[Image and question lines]
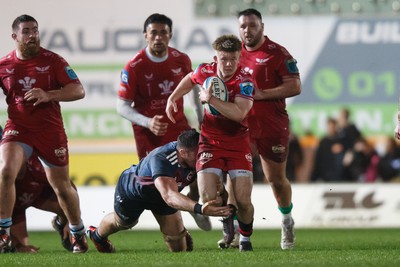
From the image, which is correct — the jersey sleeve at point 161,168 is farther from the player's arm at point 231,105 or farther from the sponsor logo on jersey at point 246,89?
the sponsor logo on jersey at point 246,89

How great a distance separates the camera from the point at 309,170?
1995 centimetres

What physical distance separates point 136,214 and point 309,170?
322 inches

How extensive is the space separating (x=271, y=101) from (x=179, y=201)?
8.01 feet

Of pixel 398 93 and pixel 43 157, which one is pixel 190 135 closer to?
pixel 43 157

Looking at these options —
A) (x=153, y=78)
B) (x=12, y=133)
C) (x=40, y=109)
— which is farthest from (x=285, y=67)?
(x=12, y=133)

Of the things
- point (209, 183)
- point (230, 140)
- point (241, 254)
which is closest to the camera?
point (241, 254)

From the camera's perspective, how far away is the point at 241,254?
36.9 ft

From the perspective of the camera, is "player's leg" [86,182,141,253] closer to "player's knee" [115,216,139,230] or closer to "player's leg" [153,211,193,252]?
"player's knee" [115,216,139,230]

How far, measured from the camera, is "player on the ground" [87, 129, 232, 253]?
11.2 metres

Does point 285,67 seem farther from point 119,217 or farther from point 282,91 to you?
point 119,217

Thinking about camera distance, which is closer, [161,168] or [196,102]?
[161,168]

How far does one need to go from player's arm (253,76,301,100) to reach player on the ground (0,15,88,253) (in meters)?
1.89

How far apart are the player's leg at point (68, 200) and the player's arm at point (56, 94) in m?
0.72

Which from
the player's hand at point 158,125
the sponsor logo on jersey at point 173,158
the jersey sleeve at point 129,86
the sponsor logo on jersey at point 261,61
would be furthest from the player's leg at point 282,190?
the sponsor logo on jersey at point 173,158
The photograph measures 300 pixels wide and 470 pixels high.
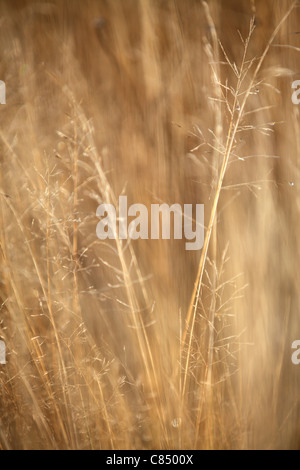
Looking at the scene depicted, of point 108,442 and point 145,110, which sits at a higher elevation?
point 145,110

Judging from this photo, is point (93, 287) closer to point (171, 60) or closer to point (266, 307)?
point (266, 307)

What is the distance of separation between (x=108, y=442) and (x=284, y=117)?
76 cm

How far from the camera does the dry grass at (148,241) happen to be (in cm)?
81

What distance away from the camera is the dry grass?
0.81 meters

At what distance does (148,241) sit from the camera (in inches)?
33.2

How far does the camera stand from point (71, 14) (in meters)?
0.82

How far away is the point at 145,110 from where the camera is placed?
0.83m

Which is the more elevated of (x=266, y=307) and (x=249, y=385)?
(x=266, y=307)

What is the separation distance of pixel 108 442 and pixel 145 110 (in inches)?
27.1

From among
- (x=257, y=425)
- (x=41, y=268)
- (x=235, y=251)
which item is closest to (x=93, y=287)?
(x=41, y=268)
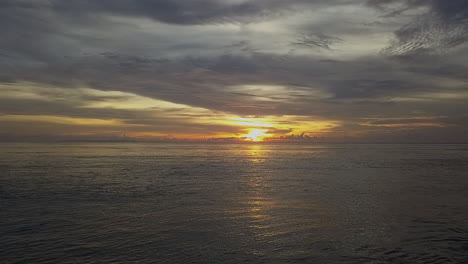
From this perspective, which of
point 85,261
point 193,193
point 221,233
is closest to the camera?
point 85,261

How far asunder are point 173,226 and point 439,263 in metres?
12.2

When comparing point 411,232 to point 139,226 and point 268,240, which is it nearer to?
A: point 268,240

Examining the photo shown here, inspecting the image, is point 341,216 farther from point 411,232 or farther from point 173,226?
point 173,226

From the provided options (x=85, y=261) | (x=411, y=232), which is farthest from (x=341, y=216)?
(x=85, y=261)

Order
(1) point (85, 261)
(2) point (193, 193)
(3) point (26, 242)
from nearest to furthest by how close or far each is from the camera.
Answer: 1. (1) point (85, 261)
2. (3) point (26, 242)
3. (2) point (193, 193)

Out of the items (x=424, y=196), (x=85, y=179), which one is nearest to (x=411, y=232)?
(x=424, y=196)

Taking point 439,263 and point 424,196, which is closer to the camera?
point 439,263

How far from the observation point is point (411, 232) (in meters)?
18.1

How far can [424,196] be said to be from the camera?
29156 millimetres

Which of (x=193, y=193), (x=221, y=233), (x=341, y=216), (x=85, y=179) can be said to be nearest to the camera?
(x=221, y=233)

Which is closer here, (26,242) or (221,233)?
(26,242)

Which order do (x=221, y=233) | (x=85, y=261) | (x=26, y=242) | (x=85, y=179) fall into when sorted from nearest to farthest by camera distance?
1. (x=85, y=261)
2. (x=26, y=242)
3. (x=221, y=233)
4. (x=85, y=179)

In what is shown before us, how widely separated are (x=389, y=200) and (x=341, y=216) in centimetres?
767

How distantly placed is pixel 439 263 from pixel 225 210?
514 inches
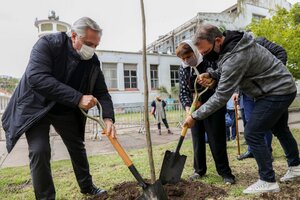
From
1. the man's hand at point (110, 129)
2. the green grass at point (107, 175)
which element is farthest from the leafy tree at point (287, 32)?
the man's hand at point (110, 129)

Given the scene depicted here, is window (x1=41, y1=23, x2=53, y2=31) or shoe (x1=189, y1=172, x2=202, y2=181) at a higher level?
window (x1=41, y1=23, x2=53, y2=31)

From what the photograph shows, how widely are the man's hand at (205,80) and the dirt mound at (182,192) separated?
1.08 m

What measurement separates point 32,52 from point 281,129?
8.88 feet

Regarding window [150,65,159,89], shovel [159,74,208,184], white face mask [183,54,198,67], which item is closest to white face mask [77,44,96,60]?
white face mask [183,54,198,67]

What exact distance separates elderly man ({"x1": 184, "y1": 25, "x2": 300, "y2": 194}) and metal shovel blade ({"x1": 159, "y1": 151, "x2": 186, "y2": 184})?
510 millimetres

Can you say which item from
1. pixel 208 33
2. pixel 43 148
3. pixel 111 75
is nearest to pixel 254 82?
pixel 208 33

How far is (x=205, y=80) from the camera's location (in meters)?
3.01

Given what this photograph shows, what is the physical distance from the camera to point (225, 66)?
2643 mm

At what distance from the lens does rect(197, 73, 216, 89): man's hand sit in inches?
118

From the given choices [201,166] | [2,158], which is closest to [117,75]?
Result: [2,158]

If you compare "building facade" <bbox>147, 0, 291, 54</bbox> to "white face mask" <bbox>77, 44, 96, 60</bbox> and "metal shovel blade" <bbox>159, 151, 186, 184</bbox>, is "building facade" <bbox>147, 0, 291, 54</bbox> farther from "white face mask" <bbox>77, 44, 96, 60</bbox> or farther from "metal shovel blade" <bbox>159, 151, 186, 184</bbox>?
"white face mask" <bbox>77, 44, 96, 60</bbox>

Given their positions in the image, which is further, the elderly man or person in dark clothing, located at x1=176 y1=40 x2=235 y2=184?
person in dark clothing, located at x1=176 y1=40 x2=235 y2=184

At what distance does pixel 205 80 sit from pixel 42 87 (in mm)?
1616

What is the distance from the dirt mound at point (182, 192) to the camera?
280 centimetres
==
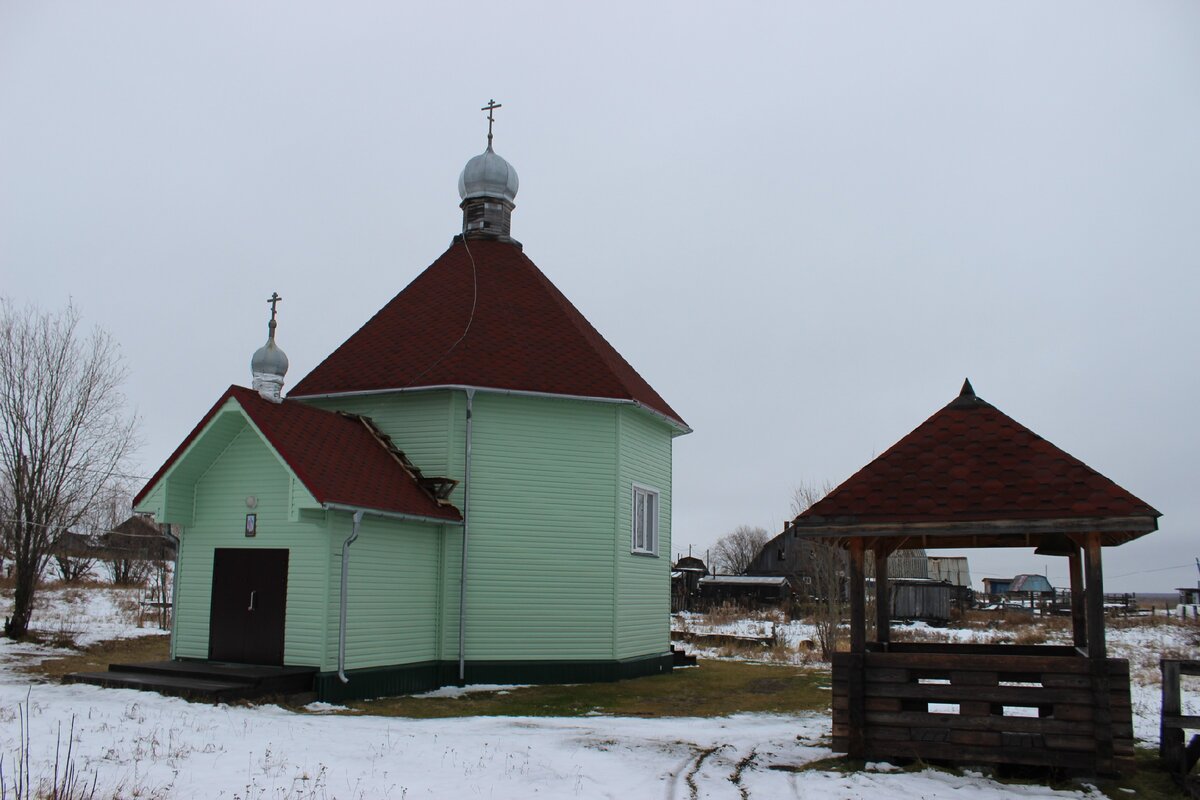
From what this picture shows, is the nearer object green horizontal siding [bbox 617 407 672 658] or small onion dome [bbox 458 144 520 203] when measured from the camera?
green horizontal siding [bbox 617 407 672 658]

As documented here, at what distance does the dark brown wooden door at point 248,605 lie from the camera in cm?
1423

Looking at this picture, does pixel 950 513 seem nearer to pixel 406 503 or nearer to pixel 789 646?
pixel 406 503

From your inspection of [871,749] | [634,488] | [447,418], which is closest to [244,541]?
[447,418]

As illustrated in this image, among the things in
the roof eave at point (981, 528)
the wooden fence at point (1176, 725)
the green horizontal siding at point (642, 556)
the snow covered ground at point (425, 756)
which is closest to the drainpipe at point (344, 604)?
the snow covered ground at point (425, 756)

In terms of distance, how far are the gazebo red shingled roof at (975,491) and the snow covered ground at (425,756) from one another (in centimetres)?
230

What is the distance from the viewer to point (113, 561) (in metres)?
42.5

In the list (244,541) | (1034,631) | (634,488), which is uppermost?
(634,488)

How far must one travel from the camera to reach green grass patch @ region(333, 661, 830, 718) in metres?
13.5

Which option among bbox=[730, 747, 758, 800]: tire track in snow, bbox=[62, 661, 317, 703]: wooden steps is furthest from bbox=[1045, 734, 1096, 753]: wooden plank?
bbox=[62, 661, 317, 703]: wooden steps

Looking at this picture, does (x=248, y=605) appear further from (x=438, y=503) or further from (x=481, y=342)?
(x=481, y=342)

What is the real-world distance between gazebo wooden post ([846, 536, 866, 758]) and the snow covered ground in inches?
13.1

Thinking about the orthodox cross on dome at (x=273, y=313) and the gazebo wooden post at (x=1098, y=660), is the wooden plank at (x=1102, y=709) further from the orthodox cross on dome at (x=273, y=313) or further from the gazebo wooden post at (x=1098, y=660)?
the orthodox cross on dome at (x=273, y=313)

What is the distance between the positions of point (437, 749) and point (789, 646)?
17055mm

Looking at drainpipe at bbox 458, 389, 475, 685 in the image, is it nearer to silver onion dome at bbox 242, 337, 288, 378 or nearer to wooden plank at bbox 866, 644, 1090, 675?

* [WRITTEN REQUEST]:
Please select every line above that contains the word "steps" and copy each one out in full.

* [PROBLEM SOLUTION]:
Which option among bbox=[730, 747, 758, 800]: tire track in snow, bbox=[62, 661, 317, 703]: wooden steps is furthest from bbox=[1045, 734, 1096, 753]: wooden plank?
bbox=[62, 661, 317, 703]: wooden steps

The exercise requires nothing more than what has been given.